MediaJustice

For Immediate Release

Press Contact: [email protected]

STATEMENT on Amazon’s announcement to end program allowing law enforcement to request Ring doorbell camera footage from users through its Neighbors app:

Today Amazon was forced to back down on providing warrantless video access to police departments through its Neighbors app, after tenacious organizing and advocacy of organizations like Fight for the Future, the Electronic Frontier Foundation, and MediaJustice. Amazon has quietly built the largest civilian surveillance network in the country by buying competitors, selling devices below cost, making deals with police departments, and boosting sales on the Amazon Marketplace. Despite Amazon backing down on police access to video through Neighbors, we are all under Amazon’s watch as we walk down the street, and we continue to be subjected to law enforcement sidestepping warrant requirements. For years, organizers and activists have fought to beat back the corporation’s covert collusion with the police to violate our rights and civil liberties, and they won’t stop until we end the threat of unbounded surveillance.” stated Ryan Gerety, Director of the Athena Coalition.

Amazon’s announcement to finally end this feature was the direct result of the mounting criticism, public pressure, and ongoing organizing to keep our communities safe from police violence and corporate surveillance. The police should have never had such easy access to surveil us through Amazon Ring and the Neighbors app. Though this announcement marks progress, the stakes to protect our digital privacy are still too high.

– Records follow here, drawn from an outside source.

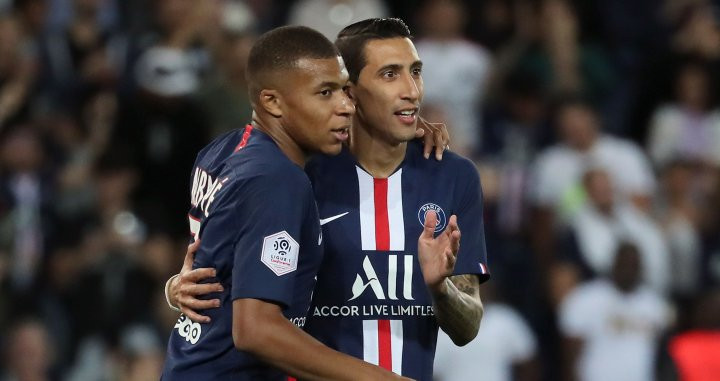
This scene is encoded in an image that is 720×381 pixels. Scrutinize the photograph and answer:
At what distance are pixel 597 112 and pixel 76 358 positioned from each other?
505 centimetres

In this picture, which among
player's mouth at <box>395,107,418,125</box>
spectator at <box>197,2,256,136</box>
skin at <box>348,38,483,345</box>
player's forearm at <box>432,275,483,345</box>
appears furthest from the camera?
spectator at <box>197,2,256,136</box>

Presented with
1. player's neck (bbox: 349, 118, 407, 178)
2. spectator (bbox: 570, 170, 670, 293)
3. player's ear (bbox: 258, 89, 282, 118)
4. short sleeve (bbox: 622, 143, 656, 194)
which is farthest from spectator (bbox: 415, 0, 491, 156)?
player's ear (bbox: 258, 89, 282, 118)

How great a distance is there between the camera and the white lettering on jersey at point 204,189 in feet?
15.1

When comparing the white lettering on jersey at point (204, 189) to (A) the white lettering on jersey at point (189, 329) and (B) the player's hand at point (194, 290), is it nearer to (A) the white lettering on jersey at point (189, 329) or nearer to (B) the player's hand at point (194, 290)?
(B) the player's hand at point (194, 290)

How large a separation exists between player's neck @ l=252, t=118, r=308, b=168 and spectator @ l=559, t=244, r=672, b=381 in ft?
19.9

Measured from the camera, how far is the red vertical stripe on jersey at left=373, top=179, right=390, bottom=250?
5352 mm

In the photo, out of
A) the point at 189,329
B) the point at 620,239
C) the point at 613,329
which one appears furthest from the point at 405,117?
the point at 620,239

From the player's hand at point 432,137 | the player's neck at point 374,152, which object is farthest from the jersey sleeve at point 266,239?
the player's hand at point 432,137

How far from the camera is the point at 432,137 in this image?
5590mm

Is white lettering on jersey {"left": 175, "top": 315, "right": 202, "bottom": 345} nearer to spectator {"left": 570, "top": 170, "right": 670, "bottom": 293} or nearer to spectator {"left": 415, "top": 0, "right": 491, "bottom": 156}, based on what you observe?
spectator {"left": 570, "top": 170, "right": 670, "bottom": 293}

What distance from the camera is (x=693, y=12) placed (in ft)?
41.4

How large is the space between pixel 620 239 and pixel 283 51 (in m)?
6.48

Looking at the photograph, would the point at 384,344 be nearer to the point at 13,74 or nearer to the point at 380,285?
the point at 380,285

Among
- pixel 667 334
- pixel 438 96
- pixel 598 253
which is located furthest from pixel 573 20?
pixel 667 334
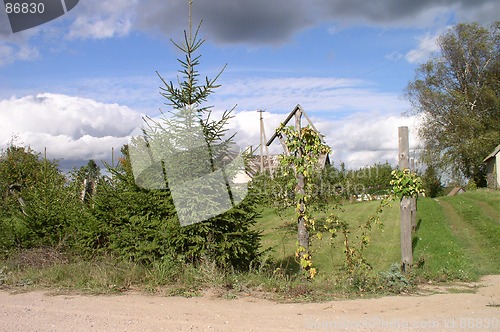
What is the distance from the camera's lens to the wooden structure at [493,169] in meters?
41.3

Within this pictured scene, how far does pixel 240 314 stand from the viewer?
6.35 m

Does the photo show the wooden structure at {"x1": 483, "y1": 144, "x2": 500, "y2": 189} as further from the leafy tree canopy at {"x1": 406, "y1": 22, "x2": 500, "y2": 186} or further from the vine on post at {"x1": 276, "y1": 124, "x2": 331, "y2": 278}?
the vine on post at {"x1": 276, "y1": 124, "x2": 331, "y2": 278}

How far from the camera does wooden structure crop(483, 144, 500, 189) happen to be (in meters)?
41.3

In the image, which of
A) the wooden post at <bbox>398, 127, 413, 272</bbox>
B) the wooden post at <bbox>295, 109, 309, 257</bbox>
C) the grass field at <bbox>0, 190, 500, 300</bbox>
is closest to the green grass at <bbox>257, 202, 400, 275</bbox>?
the grass field at <bbox>0, 190, 500, 300</bbox>

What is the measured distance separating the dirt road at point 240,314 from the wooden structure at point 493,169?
1473 inches

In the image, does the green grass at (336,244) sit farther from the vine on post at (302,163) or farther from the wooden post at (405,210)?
the wooden post at (405,210)

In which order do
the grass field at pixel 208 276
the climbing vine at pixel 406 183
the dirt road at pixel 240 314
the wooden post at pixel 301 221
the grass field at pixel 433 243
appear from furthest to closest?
the grass field at pixel 433 243 → the climbing vine at pixel 406 183 → the wooden post at pixel 301 221 → the grass field at pixel 208 276 → the dirt road at pixel 240 314

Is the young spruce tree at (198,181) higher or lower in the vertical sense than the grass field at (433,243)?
higher

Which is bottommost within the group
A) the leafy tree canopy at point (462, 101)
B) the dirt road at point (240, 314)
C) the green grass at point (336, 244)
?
the green grass at point (336, 244)

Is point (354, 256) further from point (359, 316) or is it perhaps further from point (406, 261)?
point (359, 316)

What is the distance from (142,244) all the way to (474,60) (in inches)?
1743

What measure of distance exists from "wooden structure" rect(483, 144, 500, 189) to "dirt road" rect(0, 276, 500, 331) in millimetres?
37409

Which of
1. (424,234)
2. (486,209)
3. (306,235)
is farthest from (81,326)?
(486,209)

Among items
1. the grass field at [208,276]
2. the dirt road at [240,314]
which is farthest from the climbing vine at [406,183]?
the dirt road at [240,314]
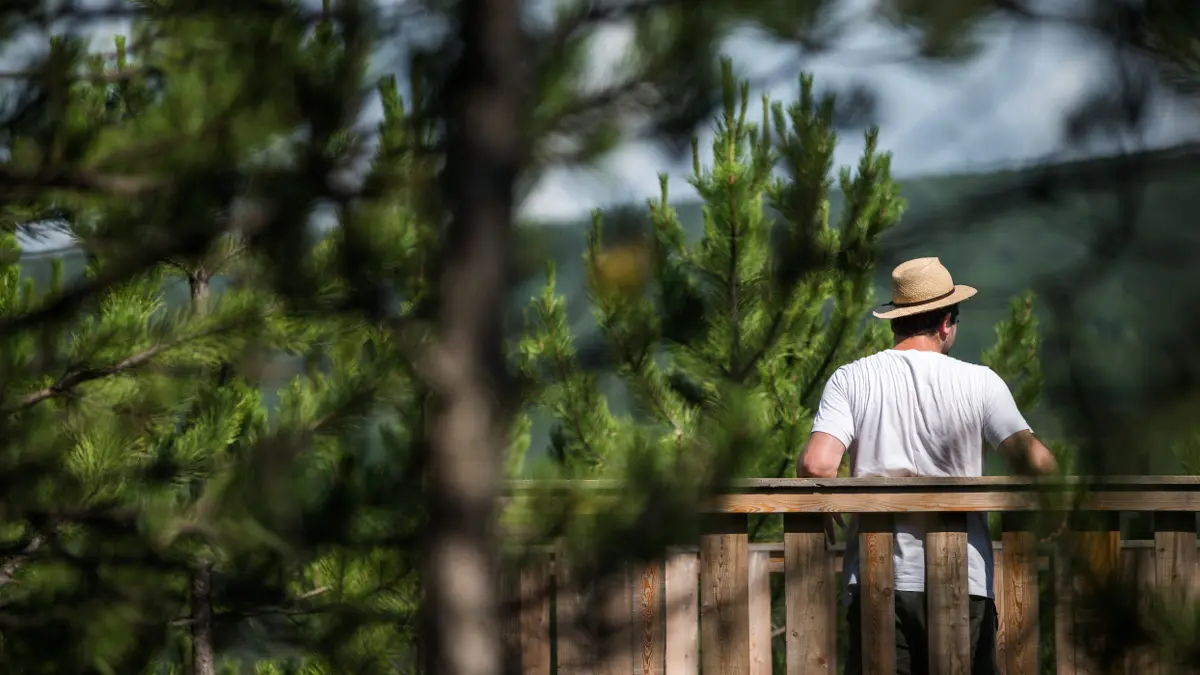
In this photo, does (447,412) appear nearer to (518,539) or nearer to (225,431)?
(518,539)

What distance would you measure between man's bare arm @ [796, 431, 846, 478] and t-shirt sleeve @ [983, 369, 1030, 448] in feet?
1.24

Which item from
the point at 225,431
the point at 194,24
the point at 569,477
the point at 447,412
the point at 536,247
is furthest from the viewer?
the point at 225,431

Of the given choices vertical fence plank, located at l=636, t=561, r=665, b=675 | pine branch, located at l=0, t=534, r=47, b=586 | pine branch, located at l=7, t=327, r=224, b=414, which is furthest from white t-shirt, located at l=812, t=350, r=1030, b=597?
pine branch, located at l=0, t=534, r=47, b=586

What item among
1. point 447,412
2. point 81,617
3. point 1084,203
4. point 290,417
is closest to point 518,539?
point 447,412

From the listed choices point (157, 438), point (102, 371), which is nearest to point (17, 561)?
point (102, 371)

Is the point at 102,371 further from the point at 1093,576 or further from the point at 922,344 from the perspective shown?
the point at 1093,576

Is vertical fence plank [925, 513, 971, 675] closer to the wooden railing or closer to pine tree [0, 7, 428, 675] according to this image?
the wooden railing

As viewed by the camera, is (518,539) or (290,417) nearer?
(518,539)

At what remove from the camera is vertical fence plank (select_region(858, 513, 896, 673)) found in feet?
10.1

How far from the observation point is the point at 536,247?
Answer: 96.0 inches

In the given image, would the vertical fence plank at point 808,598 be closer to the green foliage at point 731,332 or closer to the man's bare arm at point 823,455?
the man's bare arm at point 823,455

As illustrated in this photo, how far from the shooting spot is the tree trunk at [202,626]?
17.7ft

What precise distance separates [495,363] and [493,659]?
0.56 metres

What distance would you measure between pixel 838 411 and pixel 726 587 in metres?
0.59
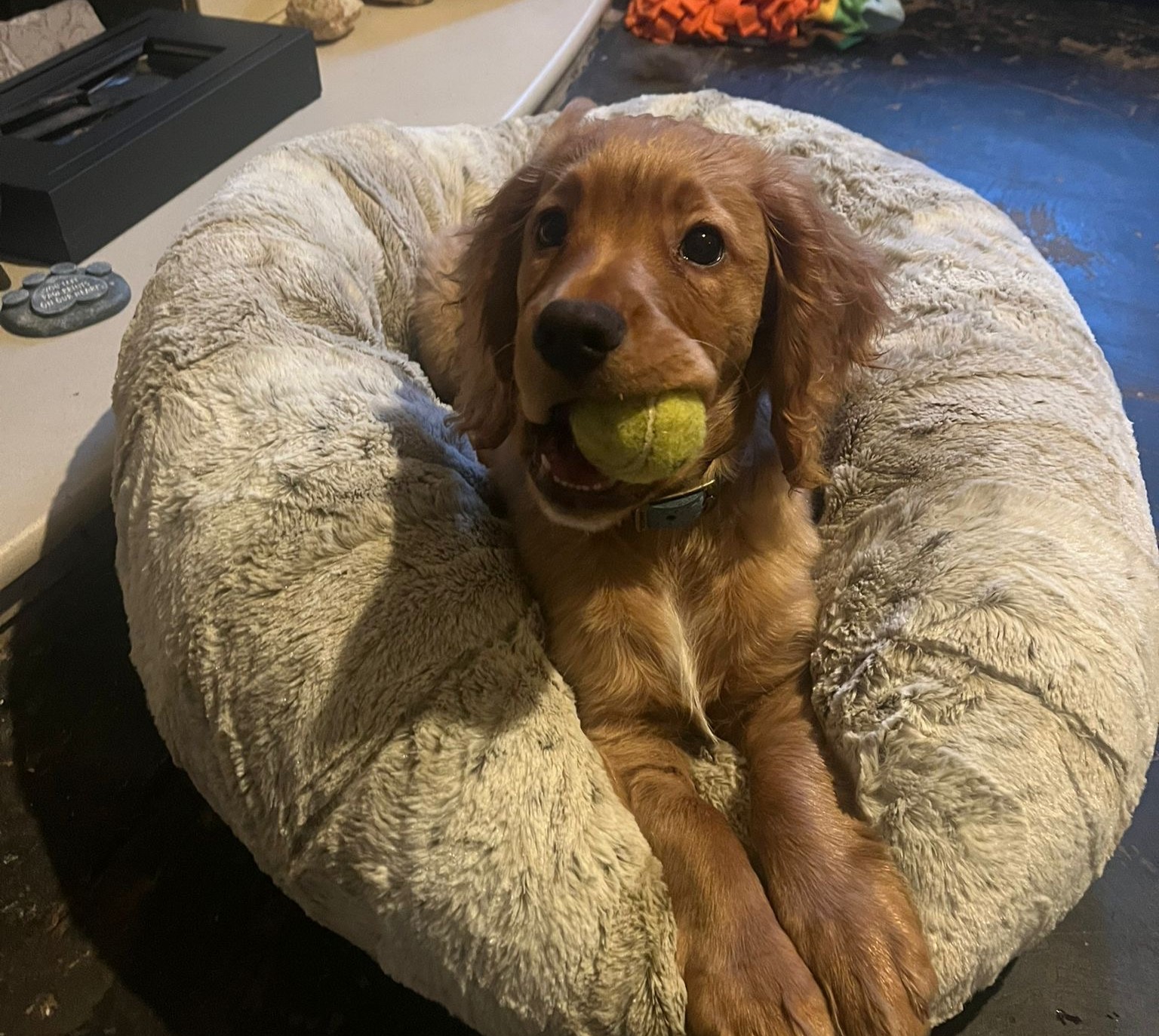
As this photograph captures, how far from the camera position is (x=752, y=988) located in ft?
3.30

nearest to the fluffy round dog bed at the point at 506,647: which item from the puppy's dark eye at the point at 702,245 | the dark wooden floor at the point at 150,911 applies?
the dark wooden floor at the point at 150,911

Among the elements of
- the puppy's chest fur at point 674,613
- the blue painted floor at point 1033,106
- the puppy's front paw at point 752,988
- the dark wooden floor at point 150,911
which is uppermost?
the puppy's chest fur at point 674,613

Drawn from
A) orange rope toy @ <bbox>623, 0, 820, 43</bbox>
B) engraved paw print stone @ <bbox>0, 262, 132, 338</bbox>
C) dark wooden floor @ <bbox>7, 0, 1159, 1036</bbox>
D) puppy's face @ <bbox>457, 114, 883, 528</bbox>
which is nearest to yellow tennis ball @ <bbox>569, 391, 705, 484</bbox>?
puppy's face @ <bbox>457, 114, 883, 528</bbox>

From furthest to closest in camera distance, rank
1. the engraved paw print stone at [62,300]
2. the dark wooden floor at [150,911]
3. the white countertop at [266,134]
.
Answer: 1. the engraved paw print stone at [62,300]
2. the white countertop at [266,134]
3. the dark wooden floor at [150,911]

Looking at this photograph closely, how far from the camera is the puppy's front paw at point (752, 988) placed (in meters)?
Answer: 0.98

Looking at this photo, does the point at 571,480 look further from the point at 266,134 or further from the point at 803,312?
the point at 266,134

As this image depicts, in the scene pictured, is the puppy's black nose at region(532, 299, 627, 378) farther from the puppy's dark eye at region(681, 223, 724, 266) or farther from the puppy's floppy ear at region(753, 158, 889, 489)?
the puppy's floppy ear at region(753, 158, 889, 489)

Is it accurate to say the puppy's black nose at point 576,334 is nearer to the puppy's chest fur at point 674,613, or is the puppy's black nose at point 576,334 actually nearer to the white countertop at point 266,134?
the puppy's chest fur at point 674,613

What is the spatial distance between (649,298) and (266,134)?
232cm

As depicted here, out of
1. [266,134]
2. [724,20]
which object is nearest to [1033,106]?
[724,20]

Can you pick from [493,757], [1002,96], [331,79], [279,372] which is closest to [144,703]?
[279,372]

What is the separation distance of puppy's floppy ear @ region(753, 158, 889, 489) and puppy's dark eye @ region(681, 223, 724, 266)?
0.38 feet

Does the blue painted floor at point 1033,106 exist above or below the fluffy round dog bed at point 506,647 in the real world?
below

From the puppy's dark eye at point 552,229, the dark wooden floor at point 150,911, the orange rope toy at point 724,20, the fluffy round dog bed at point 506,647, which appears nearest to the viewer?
the fluffy round dog bed at point 506,647
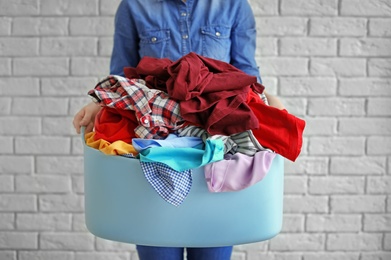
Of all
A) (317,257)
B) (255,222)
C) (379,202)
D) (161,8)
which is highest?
(161,8)

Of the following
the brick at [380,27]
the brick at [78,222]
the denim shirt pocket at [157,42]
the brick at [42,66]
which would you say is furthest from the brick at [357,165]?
the brick at [42,66]

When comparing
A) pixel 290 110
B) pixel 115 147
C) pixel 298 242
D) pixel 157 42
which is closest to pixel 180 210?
pixel 115 147

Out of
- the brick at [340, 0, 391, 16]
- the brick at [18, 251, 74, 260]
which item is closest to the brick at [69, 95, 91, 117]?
the brick at [18, 251, 74, 260]

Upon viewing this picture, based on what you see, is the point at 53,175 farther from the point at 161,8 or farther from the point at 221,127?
the point at 221,127

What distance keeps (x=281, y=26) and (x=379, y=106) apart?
474mm

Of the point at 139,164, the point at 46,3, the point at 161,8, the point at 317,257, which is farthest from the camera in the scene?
the point at 317,257

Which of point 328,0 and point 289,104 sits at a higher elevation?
point 328,0

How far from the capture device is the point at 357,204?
6.30 feet

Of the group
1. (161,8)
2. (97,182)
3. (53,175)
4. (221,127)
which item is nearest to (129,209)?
(97,182)

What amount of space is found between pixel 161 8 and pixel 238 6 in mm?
219

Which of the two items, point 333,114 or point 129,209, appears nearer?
point 129,209

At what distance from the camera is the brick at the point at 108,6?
1.81 m

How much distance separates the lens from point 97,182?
0.98m

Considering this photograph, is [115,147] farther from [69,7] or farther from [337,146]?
[337,146]
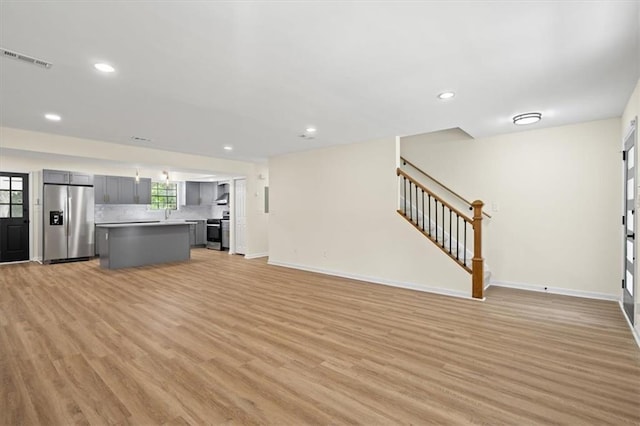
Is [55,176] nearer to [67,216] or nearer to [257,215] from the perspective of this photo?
[67,216]

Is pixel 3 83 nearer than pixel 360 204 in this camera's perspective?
Yes

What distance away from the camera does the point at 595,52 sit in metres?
2.41

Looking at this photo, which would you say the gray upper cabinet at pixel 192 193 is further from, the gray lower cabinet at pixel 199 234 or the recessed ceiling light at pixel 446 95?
the recessed ceiling light at pixel 446 95

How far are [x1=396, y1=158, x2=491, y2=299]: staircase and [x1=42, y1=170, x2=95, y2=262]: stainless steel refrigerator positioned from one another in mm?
7501

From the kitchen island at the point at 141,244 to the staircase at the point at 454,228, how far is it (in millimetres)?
5276

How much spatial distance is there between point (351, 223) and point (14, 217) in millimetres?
7676

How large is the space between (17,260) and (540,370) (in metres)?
9.88

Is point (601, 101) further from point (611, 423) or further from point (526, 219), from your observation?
point (611, 423)

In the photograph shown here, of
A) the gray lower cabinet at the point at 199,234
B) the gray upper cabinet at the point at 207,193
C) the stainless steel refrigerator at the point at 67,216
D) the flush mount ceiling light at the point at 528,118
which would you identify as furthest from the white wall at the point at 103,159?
the flush mount ceiling light at the point at 528,118

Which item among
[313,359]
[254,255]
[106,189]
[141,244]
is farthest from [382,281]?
[106,189]

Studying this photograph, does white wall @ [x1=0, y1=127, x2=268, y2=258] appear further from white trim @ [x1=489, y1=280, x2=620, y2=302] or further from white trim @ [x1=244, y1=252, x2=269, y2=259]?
white trim @ [x1=489, y1=280, x2=620, y2=302]

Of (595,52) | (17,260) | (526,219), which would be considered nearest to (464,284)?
(526,219)

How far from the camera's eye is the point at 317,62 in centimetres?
257

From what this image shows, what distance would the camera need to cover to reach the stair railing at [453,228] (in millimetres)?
4281
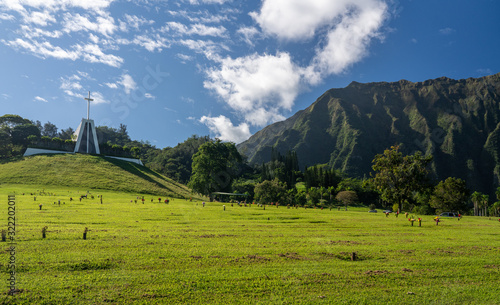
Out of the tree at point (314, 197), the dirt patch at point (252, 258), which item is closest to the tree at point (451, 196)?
the tree at point (314, 197)

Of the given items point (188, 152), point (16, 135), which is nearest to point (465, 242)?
point (16, 135)

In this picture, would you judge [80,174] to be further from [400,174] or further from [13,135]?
[400,174]

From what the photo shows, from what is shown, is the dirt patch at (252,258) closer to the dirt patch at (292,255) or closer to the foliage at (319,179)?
the dirt patch at (292,255)

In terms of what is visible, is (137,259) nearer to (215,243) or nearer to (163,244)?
(163,244)

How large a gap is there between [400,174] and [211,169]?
39.3 meters

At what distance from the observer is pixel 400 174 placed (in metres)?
50.8

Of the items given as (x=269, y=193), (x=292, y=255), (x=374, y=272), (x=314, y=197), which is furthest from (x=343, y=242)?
(x=314, y=197)

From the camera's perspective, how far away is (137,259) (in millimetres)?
13375

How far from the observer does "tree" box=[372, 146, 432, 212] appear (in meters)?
50.3

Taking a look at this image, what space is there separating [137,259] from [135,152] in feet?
409

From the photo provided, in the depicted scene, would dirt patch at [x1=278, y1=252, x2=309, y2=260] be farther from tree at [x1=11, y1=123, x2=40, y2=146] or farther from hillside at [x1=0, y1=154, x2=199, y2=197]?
tree at [x1=11, y1=123, x2=40, y2=146]

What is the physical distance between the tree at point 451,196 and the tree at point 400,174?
14.4 meters

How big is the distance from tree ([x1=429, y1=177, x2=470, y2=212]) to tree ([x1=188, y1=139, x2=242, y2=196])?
4952 cm

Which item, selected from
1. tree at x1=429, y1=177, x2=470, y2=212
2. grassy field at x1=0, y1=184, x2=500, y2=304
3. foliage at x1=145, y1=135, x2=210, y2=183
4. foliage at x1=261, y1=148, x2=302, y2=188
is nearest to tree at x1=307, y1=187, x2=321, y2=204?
foliage at x1=261, y1=148, x2=302, y2=188
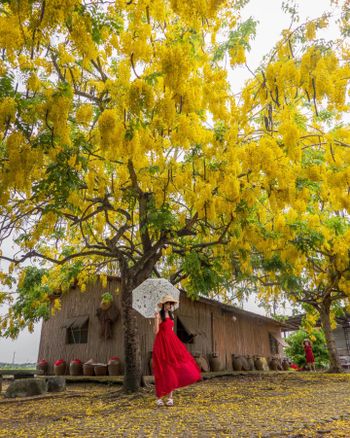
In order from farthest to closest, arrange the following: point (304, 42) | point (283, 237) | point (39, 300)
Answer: point (39, 300) < point (283, 237) < point (304, 42)

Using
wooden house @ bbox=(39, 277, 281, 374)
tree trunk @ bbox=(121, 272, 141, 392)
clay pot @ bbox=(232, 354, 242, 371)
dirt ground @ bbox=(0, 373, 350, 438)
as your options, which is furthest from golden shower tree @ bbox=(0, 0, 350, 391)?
clay pot @ bbox=(232, 354, 242, 371)

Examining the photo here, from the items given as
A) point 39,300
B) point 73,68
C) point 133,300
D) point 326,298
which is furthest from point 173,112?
point 326,298

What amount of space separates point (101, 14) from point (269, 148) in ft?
8.94

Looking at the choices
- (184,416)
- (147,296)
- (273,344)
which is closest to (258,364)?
(273,344)

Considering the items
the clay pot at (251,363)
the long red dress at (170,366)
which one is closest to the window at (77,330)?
the clay pot at (251,363)

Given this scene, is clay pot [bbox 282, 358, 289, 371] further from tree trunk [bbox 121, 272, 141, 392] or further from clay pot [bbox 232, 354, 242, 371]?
tree trunk [bbox 121, 272, 141, 392]

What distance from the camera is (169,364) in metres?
4.83

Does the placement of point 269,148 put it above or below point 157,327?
above

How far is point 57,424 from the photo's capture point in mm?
3928

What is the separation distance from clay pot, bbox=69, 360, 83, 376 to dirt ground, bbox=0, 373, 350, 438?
13.4 ft

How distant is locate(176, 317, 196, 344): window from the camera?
1125 centimetres

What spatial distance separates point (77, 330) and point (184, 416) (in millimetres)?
8303

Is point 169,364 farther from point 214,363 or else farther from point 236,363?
point 236,363

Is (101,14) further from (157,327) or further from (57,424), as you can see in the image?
(57,424)
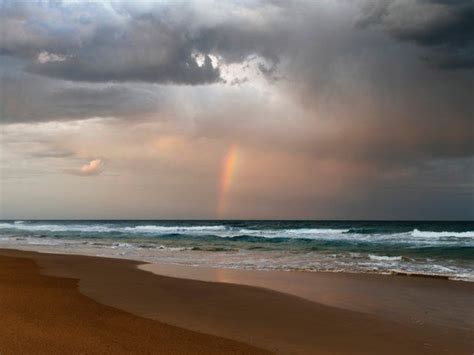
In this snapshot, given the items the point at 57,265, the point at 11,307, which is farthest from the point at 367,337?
the point at 57,265

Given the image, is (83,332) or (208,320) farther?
(208,320)

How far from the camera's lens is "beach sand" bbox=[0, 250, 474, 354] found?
5941mm

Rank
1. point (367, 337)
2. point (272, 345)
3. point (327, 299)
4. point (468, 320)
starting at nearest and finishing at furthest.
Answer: point (272, 345) → point (367, 337) → point (468, 320) → point (327, 299)

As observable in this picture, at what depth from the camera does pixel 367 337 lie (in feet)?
22.1

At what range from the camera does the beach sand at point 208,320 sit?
5.94 metres

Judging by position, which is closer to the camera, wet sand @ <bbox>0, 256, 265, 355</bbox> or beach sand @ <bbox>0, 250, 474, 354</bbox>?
wet sand @ <bbox>0, 256, 265, 355</bbox>

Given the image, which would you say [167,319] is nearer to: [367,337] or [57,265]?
[367,337]

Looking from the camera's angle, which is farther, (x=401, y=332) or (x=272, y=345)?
(x=401, y=332)

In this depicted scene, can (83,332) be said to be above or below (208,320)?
above

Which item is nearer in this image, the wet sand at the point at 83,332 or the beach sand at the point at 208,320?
the wet sand at the point at 83,332

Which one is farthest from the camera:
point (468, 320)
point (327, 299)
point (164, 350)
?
point (327, 299)

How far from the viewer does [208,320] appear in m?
7.67

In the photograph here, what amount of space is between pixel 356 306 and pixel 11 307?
6.50 m

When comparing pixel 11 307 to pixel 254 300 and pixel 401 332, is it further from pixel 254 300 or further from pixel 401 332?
pixel 401 332
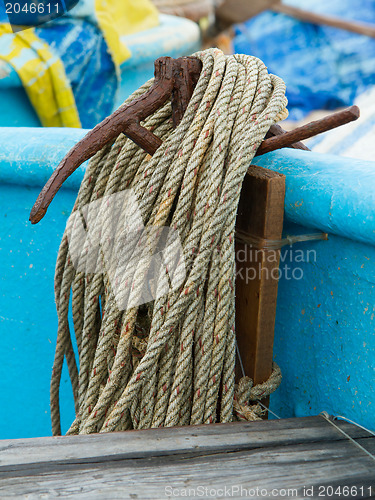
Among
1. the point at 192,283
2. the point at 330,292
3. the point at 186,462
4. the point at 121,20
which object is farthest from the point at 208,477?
the point at 121,20

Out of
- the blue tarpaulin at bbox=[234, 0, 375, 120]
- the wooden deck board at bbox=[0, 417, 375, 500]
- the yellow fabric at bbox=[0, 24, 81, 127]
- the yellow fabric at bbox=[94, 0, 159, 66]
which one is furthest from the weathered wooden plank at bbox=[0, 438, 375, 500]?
the blue tarpaulin at bbox=[234, 0, 375, 120]

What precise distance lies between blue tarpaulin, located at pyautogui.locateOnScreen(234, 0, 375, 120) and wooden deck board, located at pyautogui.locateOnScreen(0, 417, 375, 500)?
5.23 m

When corporations like Amazon are allowed to govern themselves by setting and playing by their own rules, it’s the most vulnerable communities that will continue to suffer the most. Therefore, we won’t stop organizing until we see a complete end to Amazon’s surveillance partnerships with police,” stated Myaisha Hayes, Campaign Strategies Director of MediaJustice.


Ring shutting down the ‘red carpet’ surveillance portal they offered to police is unquestionably a victory for the coalition of racial justice and human rights advocates that have been calling to end these partnerships for years. The ability for law enforcement to use the Neighbors app to mass-request footage from camera owners was always dangerous, and had a documented effect of exacerbating racial profiling. That said, this move only scratches the surface of addressing the harm done by Ring’s dystopian business model. The rest of their announcement reveals their true ambitions. They envision a world blanketed in cheap, Amazon-made cameras, where people are constantly watching each other and sharing the content, whether it’s a ‘heartwarming moment’ or a violent crime. And the footage these cameras collect will still be available to law enforcement through other avenues, especially in municipalities with camera registries. In the end, we can’t rely on Amazon to safeguard our intimate data and our civil rights. We need laws. Local, state, and Federal elected officials should ban these types of private surveillance partnerships entirely, and should impose strict limits on where homeowners and businesses can place cameras to ensure they are not violating their neighbors privacy and rights,” Evan Greer (she/her/hers), Director of Fight for the Future.